This month, E.G. and Metro Arts are bringing the world-class play, Poison, to Brisbane. This is the first time production of Poison on Australian soil. Written by one of Holland's most renowned contemporary playwrights, Lot Vekemans, Poison has been an international success since first premiering in 2009. Credited to its popularity and poetic genius, Poison has collected numerous awards across Europe and has since been translated into 15 languages.
Delicately depicted, Poison exposes the raw human emotions of grief, betrayal and anguish. It shares with the audience an intense story of ex-husband and wife reuniting after 10 years of separation. They are confronted with a moral dilemma and associated emotional turmoil; they must decide whether or not to relocate the body of their deceased son.
A mysterious poison has leeched into the soil of the grave-site, a poison which is symbolically emphasized by the title of the play, and an emotional poison which plays an insidious undertone throughout the play; that is, the effects of grief on bereaved individuals and their relationships.
It's not just the title that holds multiple interpretations. There are many poetic layers within Poison, some more subtle than others. The characters, He and She, do not have names as such. This may seem peculiar at first, but is extremely clever when you realise the intention behind it. You see, names carry preconceptions. Preconceptions that create false profiles and story-lines in our minds, story-lines that would detract from the experience Vekemans intended. The play is about witnessing and exploring the raw emotions of grief. One could say that grief is the protagonist.
Another subtle touch is the stage design. At first, it may appear simple and minimalistic, perhaps to focus attention on the complex artistic expression of grief. However, when you come to realise what the rings of circles on the ground symbolise, the stage then becomes another imaginary layer of grief. The circles symbolise the 'Circle of Grief' or 'Ring Theory', a concept created by psychologists Silk and Goldman.
The distance from the centre circle represents the emotional distance you are from the grief. Those in the centre ring are faced with the full wrath of the eye of the emotional storm. With no walls or corners to seek shelter; there is a perception of there being nowhere to hide. The inner circle is where one is most vulnerable and is forced to confront their rawest innermost thoughts and emotions.
The passion and dedication to sensitively convey the story of Poison is evident when you hear the cast and production team discuss the play. Their ambition is shared with the that of the vision of Metro Arts and Jo Thomas: to bring to Brisbane the best of what the world stage has to offer and to place it in the palms of our hands.
Poison has taken many long hours of preparation for local artists, Elise Greig (Producer and Actor, She) and Paul Bishop (Actor, He) as they intimately explored the multiple facets of the seven stages of grief so as to deliver to us an extraordinary theatre experience. The audience will also observe the intricately complex relationship shared between She and He. Though the play hints at a once deep love now lost, there is the reality of frustrations, perceptions, unmet expectation, feelings of betrayal and how time changes us all, that also play a part in how She and He interact.

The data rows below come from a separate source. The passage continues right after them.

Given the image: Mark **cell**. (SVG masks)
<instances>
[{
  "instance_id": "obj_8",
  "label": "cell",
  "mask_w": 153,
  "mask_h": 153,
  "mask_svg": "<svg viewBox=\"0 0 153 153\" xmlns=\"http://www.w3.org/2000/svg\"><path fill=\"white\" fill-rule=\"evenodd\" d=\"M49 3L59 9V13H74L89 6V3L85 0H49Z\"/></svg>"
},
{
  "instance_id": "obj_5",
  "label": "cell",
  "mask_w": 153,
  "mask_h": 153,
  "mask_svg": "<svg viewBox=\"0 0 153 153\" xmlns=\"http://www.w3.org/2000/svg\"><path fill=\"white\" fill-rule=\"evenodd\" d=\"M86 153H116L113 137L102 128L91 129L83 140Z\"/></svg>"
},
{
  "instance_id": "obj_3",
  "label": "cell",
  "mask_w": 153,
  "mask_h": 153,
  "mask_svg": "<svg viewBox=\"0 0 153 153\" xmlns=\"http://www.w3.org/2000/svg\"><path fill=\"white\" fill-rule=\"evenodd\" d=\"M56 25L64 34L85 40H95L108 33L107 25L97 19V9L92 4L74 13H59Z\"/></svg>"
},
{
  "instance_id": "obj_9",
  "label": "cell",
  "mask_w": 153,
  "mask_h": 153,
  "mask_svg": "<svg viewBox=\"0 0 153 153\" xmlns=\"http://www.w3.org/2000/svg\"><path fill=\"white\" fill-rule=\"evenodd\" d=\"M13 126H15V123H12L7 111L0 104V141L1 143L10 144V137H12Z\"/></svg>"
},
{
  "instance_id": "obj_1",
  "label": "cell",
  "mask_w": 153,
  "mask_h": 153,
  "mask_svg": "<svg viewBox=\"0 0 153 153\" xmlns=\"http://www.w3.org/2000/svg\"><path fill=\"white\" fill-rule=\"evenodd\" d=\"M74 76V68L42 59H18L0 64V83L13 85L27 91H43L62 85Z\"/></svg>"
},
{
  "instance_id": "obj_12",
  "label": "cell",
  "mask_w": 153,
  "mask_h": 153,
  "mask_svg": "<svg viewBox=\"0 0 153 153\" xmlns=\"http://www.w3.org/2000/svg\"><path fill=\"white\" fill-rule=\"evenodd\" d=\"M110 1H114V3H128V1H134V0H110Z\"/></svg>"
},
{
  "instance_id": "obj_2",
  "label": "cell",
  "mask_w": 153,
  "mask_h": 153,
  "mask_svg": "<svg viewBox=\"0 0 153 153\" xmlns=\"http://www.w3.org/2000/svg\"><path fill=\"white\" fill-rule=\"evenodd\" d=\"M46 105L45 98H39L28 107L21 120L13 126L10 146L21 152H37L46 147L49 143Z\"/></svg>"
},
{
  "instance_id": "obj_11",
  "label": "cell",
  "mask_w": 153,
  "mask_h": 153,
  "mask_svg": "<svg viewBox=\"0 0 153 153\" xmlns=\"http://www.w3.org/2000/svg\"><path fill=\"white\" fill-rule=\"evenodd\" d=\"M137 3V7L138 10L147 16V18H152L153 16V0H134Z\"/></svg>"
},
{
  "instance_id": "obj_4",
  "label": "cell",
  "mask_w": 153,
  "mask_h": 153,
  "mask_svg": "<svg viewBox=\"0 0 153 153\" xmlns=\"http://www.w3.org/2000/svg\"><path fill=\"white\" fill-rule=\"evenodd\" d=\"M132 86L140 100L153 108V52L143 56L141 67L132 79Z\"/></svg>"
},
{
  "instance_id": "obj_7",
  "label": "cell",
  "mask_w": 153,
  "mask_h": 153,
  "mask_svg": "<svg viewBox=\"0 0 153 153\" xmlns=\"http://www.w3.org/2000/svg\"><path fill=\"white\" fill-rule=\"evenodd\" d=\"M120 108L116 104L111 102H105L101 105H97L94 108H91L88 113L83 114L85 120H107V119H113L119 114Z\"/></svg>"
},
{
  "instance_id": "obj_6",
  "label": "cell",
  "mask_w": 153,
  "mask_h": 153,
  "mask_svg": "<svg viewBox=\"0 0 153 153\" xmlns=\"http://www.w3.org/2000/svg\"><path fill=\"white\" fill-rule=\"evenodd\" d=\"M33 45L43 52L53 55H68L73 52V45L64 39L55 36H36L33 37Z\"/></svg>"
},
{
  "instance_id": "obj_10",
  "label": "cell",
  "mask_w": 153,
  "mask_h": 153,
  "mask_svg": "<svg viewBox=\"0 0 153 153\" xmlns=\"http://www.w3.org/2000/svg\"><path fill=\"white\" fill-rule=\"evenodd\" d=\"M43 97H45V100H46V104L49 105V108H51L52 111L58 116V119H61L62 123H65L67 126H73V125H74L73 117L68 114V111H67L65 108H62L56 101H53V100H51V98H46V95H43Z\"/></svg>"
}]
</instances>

Director, Catarina Hebbard, has also poured her heart and soul into the production to ensure that the play is given the justice it deserves. It takes true talent and genius to encapsulate and authentically reproduce an intricate play such as Poison.
In an interview with Director, Cat, I asked about her thoughts on grief and if it can ever be resolved. Cat described grief as like acquiring an invisible passenger who stays with you for the rest of your life. Not apparent on the outside, but always present within, they have the ability to poke you every now and then at unexpected moments. Random and seemingly insignificant triggers can instantly spark memory of the person or thing lost. It could be as simple as a resemblance in the look in a stranger's eyes, hearing a laugh or a moment whilst stirring your tea. Grief manifests itself differently for everyone, but one thing we all share is that it changes us forever. Grief isn't an intrinsically good or bad thing, it simply permanently influences how you react and respond to the world.
Recognition should also be given to local talent, Raymond Milner for the ingenious artistic set design, Tony Byrne (Sound Design) and Lauren Sallaway (Lighting Design) for provoking a deeper connect with She, He and grief. Special recognition should also go to Carli Griffin (Stage Manager), Kerith Atkinson (Assistant Director) and Aaron Dora (Producing and Marketing Assistant) for bringing the play to life.
Poison will be running from 9th to 19th May at the Sue Benner Theatre, Metro Arts at 109 Edward Street, Brisbane. Ticket can be purchased online with prices ranging from $28 general admission to $20 concession admission. Companion card tickets are also available. A link to ticket sales can be found at www.metroarts.com.au/events/poison/
There is a Bar in the foyer of Metro Arts which serves pre-performance drinks. Every cup sold supports the range of Metro Arts' programs and activities targeting independent artists.
As further testimony to the brilliance of this play, there are future plans for English and Dutch film adaptations. I encourage you to take the opportunity to see this live play whilst you have the opportunity as there are moments and subtleties that can only be experienced on the open stage.